Our Solar System is so much more than just the eight planets that inhabit it. One of the things I learned a bit later in my career as an astronomer (my teenage years; been doing this for awhile) is how unique and diverse the natural satellites are. Our own moon seems somewhat tame, and it’s easy to think the same of all moons. Many of them are boring quiescent rocks with little more scientific value than asteroids, but the largest hide deep and profound secrets that we are just starting to unlock. Four moons in our solar system are larger than Earth’s Moon, and they all hold incredible secrets of their own.
Ganymede as the largest moon is the only natural satellite with a magnetic field, and it harbors a vast liquid water ocean deep below the surface, unknown until recently. Titan comes in second with its own amazing surprises, being the most Earth-like of all solar system objects, containing a liquid hydrocarbon ocean and an active liquid cycle. Callisto is tidally locked with Jupiter, meaning an observer on Callisto would see Jupiter in the sky all the time with little to no movement. It also has the oldest and most heavily cratered surface of any in the solar system, meaning there has been little to no volcanism over its history.
And then we reach Io, the densest moon and innermost of the Galilean four, with incredible tidal heating that changes its diameter by up to 100 meters. This tidal heating makes Io the most volcanically active body in the solar system, with hundreds of volcanoes dotting the surface made predominantly of Sulphur and Sulphur Dioxide. The largest of the volcanic features, named Loki, is a part of a huge depression named pantera, where the cooling lava episodically sinks, revealing the lava lake and creating a rise in the emissions from the region. A new photo from NASA’s Large Binocular Telescope (LBT) shows the most detailed image of the depression ever taken, with an early Voyager image overlaid.

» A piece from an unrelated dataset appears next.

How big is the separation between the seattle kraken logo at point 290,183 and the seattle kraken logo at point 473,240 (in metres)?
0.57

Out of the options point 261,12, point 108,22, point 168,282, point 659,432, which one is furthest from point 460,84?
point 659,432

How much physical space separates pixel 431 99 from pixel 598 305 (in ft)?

This is one of the first uses of the LBT as a large interferometer, useful for looking at tiny features of distant objects. “Interferometry is the way to combine the light coming from each of the two main mirrors of the telescope in a way which allows us to make it look like coming from a single mirror as big as the most distant points of the LBT’s two mirrors: 22.8 meters instead of the 8.4 meters of each main mirror,” explained Christian Veillet, director of the LBTO. “If we want to look in the vicinity of a star to find dust or planets, we use the information coming from both mirrors in a way that will ‘erase’ the bright star and allow us to look at faint objects around the star such as planets or a disk of dust.”
The deeper study of the volcanoes and plumes of Io gives insights into the inner structure of the Moon, and the intricate dance it performs between Jupiter and the other Galilean satellites.